In his travel to Managua, Nicaragua in 1983, John Paul II harshly condemned what he dubbed the "popular Church", referencing the ecclesial base communities supported by the Latin American Episcopal Conference, and the Nicaraguan clergy's tendencies to support the leftist Sandinistas, reminding the clergy of their duties of obedience to the Holy See. During that visit Ernesto Cardenal, a priest and minister in the Sandinista government, knelt to kiss his hand. John Paul withdrew it, wagged his finger in Cardenal's face, and told him, "You must straighten out your position with the church."

However, in March 1986, the Vatican published an Instruction on the subject in which, while warning against reducing "the salvific dimension of liberation to the socio-ethical dimension which is a consequence of it," it supported "the special option for the poor" favored by the liberation theologians, and described the Basic Christian Communities which they had promoted as "a source of great hope for the church." A few weeks later, the pope himself seemed to endorse the movement when he wrote to the Brazilian bishops that as long as it is in harmony with the teaching of the Church, "we are convinced, we and you, that the theology of liberation is not only timely but useful and necessary.

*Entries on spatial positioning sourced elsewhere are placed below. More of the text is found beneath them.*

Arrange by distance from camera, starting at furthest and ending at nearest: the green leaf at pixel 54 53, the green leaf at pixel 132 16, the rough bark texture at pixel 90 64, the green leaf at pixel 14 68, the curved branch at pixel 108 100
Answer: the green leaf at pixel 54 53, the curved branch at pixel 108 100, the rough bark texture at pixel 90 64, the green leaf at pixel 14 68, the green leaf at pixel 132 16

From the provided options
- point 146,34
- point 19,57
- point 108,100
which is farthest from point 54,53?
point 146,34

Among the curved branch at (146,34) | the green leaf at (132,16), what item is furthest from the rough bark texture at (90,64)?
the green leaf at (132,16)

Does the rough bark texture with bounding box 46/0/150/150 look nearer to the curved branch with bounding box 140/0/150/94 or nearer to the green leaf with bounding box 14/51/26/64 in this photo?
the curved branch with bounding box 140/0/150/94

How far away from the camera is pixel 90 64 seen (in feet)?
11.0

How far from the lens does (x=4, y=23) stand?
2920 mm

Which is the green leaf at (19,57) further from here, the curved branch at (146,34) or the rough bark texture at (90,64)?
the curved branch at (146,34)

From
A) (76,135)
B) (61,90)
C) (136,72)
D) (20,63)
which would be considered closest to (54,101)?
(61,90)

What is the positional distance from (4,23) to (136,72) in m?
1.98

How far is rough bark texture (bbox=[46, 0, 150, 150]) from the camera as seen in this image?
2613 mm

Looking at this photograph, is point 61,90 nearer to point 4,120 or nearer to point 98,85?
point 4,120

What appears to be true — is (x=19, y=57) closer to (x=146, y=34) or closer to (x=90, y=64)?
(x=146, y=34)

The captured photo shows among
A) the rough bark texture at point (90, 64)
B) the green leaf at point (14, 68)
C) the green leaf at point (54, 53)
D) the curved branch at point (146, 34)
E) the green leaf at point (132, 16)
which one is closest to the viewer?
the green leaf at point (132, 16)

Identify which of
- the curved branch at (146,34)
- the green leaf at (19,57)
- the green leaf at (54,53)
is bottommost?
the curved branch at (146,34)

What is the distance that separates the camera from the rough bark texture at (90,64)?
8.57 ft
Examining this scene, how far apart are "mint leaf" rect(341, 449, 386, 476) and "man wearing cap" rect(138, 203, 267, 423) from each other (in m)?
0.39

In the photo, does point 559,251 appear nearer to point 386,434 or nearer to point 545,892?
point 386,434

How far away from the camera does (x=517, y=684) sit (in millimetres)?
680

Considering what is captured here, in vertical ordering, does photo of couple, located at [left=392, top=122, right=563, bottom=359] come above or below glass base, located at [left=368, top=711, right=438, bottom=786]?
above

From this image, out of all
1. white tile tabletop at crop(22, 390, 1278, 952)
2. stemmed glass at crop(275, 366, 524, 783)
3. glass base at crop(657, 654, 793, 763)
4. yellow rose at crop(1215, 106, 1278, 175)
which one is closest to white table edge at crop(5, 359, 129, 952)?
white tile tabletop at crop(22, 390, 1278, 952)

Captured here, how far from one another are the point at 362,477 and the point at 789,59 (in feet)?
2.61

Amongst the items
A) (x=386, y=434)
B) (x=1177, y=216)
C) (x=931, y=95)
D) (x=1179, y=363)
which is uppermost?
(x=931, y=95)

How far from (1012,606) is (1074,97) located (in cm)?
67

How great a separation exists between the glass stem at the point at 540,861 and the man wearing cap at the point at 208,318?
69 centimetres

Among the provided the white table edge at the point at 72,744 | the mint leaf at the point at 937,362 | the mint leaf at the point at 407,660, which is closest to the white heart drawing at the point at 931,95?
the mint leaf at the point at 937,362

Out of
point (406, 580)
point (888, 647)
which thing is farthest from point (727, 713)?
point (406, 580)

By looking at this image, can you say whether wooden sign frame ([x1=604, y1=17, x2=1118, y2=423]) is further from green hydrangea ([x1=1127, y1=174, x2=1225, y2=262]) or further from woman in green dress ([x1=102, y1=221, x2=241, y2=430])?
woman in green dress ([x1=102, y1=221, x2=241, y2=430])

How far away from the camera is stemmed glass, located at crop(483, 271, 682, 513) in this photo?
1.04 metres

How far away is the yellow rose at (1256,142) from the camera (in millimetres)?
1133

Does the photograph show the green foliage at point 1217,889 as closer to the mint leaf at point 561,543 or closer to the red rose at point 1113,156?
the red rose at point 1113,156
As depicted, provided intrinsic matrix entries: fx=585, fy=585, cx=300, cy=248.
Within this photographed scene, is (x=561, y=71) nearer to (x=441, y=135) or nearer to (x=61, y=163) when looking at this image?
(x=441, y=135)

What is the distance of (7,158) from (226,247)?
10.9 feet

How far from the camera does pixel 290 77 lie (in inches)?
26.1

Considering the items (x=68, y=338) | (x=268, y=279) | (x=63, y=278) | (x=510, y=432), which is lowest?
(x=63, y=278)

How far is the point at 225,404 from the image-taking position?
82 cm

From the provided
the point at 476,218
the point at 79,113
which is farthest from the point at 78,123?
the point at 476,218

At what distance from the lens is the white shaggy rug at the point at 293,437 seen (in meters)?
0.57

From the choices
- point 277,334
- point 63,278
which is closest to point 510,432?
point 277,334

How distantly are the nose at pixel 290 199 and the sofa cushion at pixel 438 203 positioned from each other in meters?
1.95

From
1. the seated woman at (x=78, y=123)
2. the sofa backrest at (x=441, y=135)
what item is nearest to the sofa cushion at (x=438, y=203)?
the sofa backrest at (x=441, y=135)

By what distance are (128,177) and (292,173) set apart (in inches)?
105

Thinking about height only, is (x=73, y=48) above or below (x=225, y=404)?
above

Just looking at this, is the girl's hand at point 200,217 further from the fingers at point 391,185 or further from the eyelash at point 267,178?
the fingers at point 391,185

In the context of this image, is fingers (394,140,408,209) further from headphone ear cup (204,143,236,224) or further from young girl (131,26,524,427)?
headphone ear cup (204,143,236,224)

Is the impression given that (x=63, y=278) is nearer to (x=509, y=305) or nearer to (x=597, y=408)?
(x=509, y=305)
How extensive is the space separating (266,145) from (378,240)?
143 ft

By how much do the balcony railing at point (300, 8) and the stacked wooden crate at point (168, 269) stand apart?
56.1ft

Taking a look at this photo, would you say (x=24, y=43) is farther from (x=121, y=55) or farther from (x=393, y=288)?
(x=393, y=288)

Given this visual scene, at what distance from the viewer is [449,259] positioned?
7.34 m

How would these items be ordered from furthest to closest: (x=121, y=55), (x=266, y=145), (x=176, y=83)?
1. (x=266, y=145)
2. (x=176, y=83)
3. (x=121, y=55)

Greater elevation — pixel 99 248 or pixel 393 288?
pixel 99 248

It should constitute a new state-- in close connection with the former ones—of theological reflection."

==Sexuality==

John Paul II issued a series of addresses on human sexuality between 1979 and 1984 entitled Theology of the Body, analyzing the theological significance of the body, sexuality, marriage, celibacy, and virginity.

In 1986, the Pope approved the release of a document from the Congregation for the Doctrine of the Faith entitled Letter to the Bishops of the Catholic Church on the Pastoral Care of Homosexual Persons. This document reaffirms the historical teaching of the Catholic Church on homosexuality with instructions for pastoral care.

In his book Memory and Identity, he referred to the "strong pressures" by the European Parliament to recognise homosexual unions as an alternative type of family, with the right to adopt children. In the book, as quoted by Reuters, he wrote: "It is legitimate and necessary to ask oneself if this is not perhaps part of a new ideology of evil, more subtle and hidden, perhaps, intent upon exploiting human rights themselves against man and against the family."